# Data records

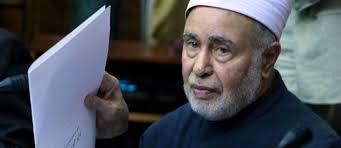 Le cheikh <b>Mohamed Sayed</b> Tantaoui, ici en 2009, est mort © AMR NABIL/AP/SIPA - 85954_tantawi-une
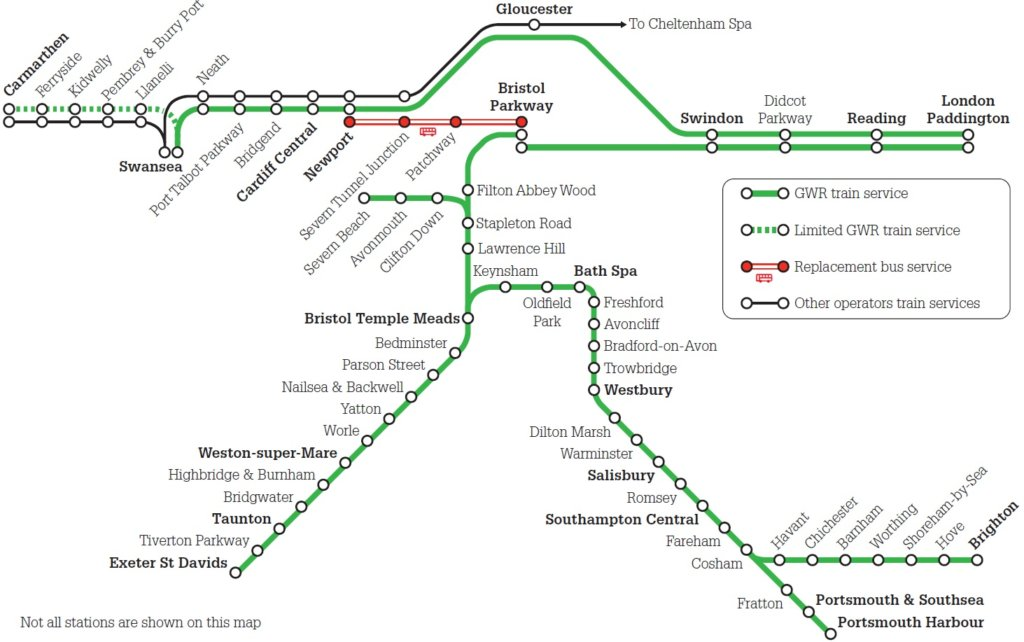 National Rail Uk Map.National Rail On Twitter Hi Michael This Route Isn T Closed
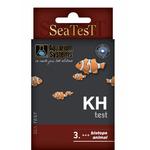 Test dureté carbonatée Aquarium Systems SeaTest KH pour aquarium d'eau de mer et bassin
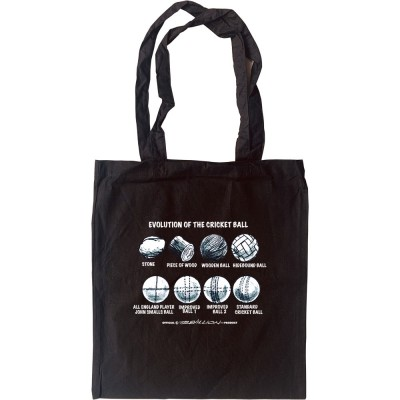 Evolution Of The Cricket Ball Tote Bag
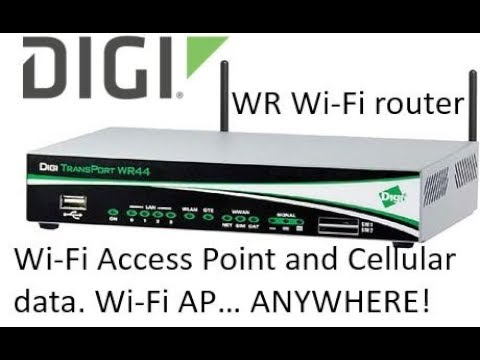 Digi TransPort router configured as a Wi-Fi access point with mobile  (cellular) data connection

# Exercise description
Once the line containing "Evolution Of The Cricket Ball Tote Bag" is found, write out exactly that line and each line after it through the end of the entries, omitting pictures.

# Task solution
 Evolution Of The Cricket Ball Tote Bag
 Digi TransPort router configured as a Wi-Fi access point with mobile  (cellular) data connection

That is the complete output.